RECORDS TO PROCESS:
********

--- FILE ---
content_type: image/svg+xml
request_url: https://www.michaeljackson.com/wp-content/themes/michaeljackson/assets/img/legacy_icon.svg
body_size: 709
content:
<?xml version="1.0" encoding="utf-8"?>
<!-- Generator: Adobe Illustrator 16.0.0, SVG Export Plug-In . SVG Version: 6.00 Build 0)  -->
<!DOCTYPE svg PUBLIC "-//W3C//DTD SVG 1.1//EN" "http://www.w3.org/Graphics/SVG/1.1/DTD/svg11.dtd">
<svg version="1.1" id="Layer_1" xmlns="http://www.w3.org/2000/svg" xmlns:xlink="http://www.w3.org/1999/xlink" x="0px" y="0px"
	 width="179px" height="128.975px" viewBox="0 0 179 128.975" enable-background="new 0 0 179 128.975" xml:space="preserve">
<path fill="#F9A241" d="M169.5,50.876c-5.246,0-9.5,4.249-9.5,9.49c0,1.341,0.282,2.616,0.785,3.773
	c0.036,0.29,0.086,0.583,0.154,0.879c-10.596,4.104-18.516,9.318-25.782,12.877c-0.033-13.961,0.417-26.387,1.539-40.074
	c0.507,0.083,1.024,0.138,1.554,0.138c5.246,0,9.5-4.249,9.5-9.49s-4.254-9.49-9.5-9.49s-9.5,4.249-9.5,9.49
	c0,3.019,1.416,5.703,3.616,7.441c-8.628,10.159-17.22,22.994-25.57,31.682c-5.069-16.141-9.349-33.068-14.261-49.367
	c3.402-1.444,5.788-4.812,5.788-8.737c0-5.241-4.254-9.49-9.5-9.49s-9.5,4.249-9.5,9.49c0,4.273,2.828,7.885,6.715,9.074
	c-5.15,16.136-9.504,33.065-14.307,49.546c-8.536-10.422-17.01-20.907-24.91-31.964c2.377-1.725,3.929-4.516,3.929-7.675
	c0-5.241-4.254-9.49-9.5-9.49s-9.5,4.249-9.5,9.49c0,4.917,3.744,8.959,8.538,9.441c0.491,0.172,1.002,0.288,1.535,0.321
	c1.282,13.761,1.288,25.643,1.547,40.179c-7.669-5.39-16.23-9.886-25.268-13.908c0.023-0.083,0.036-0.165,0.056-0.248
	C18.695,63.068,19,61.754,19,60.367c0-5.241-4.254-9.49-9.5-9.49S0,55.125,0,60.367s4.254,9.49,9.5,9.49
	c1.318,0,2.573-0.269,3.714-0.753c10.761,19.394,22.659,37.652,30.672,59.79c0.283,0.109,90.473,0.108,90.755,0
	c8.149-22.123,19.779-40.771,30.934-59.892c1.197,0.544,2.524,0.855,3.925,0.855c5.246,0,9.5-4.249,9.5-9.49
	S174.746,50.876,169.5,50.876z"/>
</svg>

********

ACTIVITY: In restating the data, begin at its first line, reproduce each line word for word, and conclude with the line that contains "<!DOCTYPE svg PUBLIC".

PROBLEM SOLUTION:
--- FILE ---
content_type: image/svg+xml
request_url: https://www.michaeljackson.com/wp-content/themes/michaeljackson/assets/img/legacy_icon.svg
body_size: 709
content:
<?xml version="1.0" encoding="utf-8"?>
<!-- Generator: Adobe Illustrator 16.0.0, SVG Export Plug-In . SVG Version: 6.00 Build 0)  -->
<!DOCTYPE svg PUBLIC "-//W3C//DTD SVG 1.1//EN" "http://www.w3.org/Graphics/SVG/1.1/DTD/svg11.dtd">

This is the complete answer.